# AADT Confidence Interval - Interstate 80

## FHWA Links
* Guidelines for Obtaining AADT Estimates from Non-Traditional Sources:
    * https://www.fhwa.dot.gov/policyinformation/travel_monitoring/pubs/aadtnt/Guidelines_for_AADT_Estimates_Final.pdf
  
  
## AADT Analysis Locations
* 10 locations were used in the analysis
* Locations were determined based on the location on installed & recording Traffic Operations cameras
    * for additional information contact Zhenyu Zhu with Traffic Operations

## Traffic Census Data
* Back AADT, Peak Month, and Peak Hour usually represents traffic South or West of the count location.  
* Ahead AADT, Peak Month, and Peak Hour usually represents traffic North or East of the count location. Listing of routes with their designated  

* Because the Back & Ahead counts are included at each location in the Traffic Census Data, (e.g., "IRWINDALE, ARROW HIGHWAY") only one [OBJECTID*] per location was pulled; for this analysis the North Bound Nodes were used for the analysis. 

## StreetLight Analysis Data
* StreetLight Locations on Interstate 80 are one-direction, each location will contain two points: northbound and southbound




In [1]:
import numpy as np
import pandas as pd
import scipy.stats as stats

In [2]:
# Example AADT data from non-traditional sources and permanent counters
aadt_non_traditional = np.array([10500, 9800, 10200, 9500, 9900])
aadt_true = np.array([10000, 10000, 10000, 10000, 10000])

# Step 1: Compute TCEs
tce = 100 * (aadt_non_traditional - aadt_true) / aadt_true

# Step 2: Compute sample mean and standard error
mean_tce = np.mean(tce)
std_tce = np.std(tce, ddof=1)  # sample standard deviation
n = len(tce)
se = std_tce / np.sqrt(n)

# Step 3: Compute 95% confidence interval
confidence = 0.95
t_score = stats.t.ppf((1 + confidence) / 2, df=n - 1)
ci_lower = mean_tce - t_score * se
ci_upper = mean_tce + t_score * se

# Print results
print(f"Mean TCE: {mean_tce:.2f}%")
print(f"95% Confidence Interval for TCE: ({ci_lower:.2f}%, {ci_upper:.2f}%)")

Mean TCE: -0.20%
95% Confidence Interval for TCE: (-4.96%, 4.56%)


* Mean TCE: -0.20%
* 95% Confidence Interval for TCE: (-4.96%, 4.56%)

### What does this mean?

== SUPPLIED ENTRIES ==
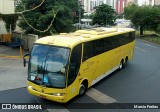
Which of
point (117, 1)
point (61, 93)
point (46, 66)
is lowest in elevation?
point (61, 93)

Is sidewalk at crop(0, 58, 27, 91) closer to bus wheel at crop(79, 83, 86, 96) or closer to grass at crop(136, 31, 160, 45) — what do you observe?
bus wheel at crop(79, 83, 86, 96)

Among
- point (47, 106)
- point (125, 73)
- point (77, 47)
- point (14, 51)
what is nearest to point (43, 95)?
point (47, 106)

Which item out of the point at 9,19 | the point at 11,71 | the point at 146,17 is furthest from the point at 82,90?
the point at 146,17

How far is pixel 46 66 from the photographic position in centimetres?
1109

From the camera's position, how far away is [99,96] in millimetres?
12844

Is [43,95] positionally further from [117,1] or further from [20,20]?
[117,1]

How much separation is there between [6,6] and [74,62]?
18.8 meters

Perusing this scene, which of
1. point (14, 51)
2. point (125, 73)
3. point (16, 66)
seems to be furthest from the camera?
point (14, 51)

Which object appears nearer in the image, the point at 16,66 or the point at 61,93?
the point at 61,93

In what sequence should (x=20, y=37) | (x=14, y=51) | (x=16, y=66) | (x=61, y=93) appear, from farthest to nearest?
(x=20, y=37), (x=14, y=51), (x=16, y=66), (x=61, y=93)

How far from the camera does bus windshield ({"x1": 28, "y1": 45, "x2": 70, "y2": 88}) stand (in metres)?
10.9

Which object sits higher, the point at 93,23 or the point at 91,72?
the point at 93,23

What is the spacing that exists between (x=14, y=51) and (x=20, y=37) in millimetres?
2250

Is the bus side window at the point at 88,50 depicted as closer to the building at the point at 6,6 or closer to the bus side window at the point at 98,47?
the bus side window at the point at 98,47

== EXERCISE OBJECTIVE ==
Rewrite the AADT confidence interval page from "## StreetLight Analysis" up to and including "10200, 9500, 9900])", substituting "Probe Data" for "StreetLight" wherever it occurs.

== RESULT FOR THIS EXERCISE ==
## Probe Data Analysis Data
* Probe Data Locations on Interstate 80 are one-direction, each location will contain two points: northbound and southbound




In [1]:
import numpy as np
import pandas as pd
import scipy.stats as stats

In [2]:
# Example AADT data from non-traditional sources and permanent counters
aadt_non_traditional = np.array([10500, 9800, 10200, 9500, 9900])